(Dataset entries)
____

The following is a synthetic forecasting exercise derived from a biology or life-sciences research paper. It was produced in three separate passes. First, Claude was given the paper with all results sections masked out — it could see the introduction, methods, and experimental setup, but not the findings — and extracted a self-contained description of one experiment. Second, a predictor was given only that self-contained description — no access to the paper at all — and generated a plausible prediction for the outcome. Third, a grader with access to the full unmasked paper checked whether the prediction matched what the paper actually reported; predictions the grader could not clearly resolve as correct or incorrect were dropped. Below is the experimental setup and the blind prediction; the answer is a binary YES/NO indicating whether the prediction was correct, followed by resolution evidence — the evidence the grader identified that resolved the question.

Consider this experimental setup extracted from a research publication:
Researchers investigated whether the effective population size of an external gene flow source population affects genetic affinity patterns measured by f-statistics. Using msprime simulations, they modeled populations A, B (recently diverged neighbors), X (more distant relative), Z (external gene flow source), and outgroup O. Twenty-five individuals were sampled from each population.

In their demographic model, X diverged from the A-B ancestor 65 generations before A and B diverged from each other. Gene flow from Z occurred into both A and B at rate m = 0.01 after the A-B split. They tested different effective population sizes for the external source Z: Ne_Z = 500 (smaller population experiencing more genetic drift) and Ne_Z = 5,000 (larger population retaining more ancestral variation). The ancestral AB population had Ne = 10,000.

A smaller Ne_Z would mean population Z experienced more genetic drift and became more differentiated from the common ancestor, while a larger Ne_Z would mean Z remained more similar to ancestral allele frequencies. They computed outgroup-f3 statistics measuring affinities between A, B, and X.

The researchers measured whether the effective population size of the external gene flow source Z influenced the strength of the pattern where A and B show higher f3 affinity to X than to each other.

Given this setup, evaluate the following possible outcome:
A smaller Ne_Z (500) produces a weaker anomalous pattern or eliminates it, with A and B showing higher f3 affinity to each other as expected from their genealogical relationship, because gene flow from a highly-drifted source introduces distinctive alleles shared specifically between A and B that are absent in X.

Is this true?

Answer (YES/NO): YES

____

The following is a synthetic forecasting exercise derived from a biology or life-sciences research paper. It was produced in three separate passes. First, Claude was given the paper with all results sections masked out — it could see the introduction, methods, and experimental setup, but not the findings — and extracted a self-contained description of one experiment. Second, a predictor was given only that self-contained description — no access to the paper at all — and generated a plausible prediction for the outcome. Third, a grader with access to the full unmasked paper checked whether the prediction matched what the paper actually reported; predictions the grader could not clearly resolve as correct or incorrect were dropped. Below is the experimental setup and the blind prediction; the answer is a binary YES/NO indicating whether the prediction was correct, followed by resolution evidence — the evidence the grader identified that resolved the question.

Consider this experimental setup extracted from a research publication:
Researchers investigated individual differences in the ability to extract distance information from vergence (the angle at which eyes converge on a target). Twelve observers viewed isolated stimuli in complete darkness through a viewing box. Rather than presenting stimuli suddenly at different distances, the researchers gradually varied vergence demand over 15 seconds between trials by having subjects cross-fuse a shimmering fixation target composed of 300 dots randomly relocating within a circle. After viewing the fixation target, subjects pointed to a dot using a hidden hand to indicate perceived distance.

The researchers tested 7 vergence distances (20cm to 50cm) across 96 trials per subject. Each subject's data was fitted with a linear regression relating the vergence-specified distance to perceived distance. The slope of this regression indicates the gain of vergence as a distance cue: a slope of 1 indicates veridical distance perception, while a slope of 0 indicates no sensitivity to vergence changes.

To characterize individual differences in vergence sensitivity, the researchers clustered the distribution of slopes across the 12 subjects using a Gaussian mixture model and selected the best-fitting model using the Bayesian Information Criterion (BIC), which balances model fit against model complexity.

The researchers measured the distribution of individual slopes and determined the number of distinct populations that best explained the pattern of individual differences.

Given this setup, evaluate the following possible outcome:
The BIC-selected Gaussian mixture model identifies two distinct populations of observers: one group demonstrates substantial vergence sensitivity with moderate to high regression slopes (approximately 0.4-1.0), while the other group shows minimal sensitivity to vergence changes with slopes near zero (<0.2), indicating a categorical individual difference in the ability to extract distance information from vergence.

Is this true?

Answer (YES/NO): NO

____

# Task instructions:
Count how many lines in the data above hold "statistics", and give that number by itself.

# Result of the task:
2